* Goal: Revise the records below so that "air conditioning unit" is replaced by "AC unit" throughout, leaving everything else unchanged.

Dataset excerpt

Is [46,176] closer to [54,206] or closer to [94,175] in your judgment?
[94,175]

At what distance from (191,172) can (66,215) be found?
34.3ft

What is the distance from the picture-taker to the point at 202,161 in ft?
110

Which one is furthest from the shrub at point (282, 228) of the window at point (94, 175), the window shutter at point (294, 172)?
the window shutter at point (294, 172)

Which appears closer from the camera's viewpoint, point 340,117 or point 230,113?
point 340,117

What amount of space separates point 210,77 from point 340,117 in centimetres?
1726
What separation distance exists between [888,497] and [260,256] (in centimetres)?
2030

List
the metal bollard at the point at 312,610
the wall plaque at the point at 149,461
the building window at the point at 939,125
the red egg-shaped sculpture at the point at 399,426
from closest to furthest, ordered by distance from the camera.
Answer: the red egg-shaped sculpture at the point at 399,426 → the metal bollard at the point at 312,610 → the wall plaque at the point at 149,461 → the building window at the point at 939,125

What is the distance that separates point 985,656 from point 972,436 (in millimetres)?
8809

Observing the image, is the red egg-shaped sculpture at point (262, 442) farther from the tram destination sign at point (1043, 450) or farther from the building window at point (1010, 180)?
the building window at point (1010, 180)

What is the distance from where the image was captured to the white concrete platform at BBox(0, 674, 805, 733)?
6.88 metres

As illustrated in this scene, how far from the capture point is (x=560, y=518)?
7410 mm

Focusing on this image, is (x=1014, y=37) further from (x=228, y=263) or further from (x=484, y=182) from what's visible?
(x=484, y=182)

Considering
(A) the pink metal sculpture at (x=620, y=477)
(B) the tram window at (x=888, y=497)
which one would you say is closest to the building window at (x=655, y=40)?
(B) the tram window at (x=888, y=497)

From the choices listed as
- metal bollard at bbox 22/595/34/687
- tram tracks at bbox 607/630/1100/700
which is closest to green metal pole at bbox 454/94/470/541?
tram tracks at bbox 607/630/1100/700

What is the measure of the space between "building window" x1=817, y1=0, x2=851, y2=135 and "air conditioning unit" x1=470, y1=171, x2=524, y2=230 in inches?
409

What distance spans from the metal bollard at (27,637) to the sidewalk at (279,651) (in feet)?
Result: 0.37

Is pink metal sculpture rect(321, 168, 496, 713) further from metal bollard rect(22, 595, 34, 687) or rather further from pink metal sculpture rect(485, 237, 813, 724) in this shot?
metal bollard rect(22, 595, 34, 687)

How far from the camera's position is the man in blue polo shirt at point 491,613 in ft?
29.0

* Solution to this problem:
Is [46,176] closer to [54,206] or closer to [94,175] in your judgment?
[94,175]

At what distance from (191,172) can (66,215) be found?
34.3ft

What is the distance from the picture-taker to the point at 202,161 in ft?
110

Which one is furthest from the shrub at point (282, 228) of the window at point (94, 175), the window shutter at point (294, 172)?
the window shutter at point (294, 172)

Which appears closer from the camera's viewpoint, point 340,117 or point 230,113?
point 340,117

What amount of space separates point 210,77 from point 340,117 in centimetres?
1726
What separation distance exists between [888,497] and [260,256] (in centimetres)?
2030

List
the metal bollard at the point at 312,610
the wall plaque at the point at 149,461
the building window at the point at 939,125
the red egg-shaped sculpture at the point at 399,426
from closest to furthest, ordered by distance from the camera.
Answer: the red egg-shaped sculpture at the point at 399,426 → the metal bollard at the point at 312,610 → the wall plaque at the point at 149,461 → the building window at the point at 939,125

What is the distance that separates point 985,656 from point 972,436 (in millimetres)?
8809

Observing the image, is the red egg-shaped sculpture at point (262, 442) farther from the tram destination sign at point (1043, 450) or farther from the building window at point (1010, 180)?
the building window at point (1010, 180)

What is the distance from where the image was captured to the white concrete platform at BBox(0, 674, 805, 733)?
6.88 metres

As illustrated in this scene, how far from the capture point is (x=560, y=518)?
7410 mm

Focusing on this image, is (x=1014, y=37) further from (x=228, y=263) or further from (x=484, y=182) from what's visible?
(x=484, y=182)

Considering
(A) the pink metal sculpture at (x=620, y=477)
(B) the tram window at (x=888, y=497)
which one would you say is closest to the building window at (x=655, y=40)?
(B) the tram window at (x=888, y=497)

From the choices listed as
- metal bollard at bbox 22/595/34/687
- tram tracks at bbox 607/630/1100/700
which is closest to green metal pole at bbox 454/94/470/541?
tram tracks at bbox 607/630/1100/700

What is the measure of the space between "building window" x1=817, y1=0, x2=851, y2=135 and "AC unit" x1=470, y1=171, x2=524, y2=230 in inches?
409

What distance spans from the metal bollard at (27,637) to the sidewalk at (279,651) (in feet)?
Result: 0.37

Is pink metal sculpture rect(321, 168, 496, 713) further from metal bollard rect(22, 595, 34, 687) or rather further from pink metal sculpture rect(485, 237, 813, 724) in this shot?
metal bollard rect(22, 595, 34, 687)

How far from the camera's position is the man in blue polo shirt at point 491,613 in ft?
29.0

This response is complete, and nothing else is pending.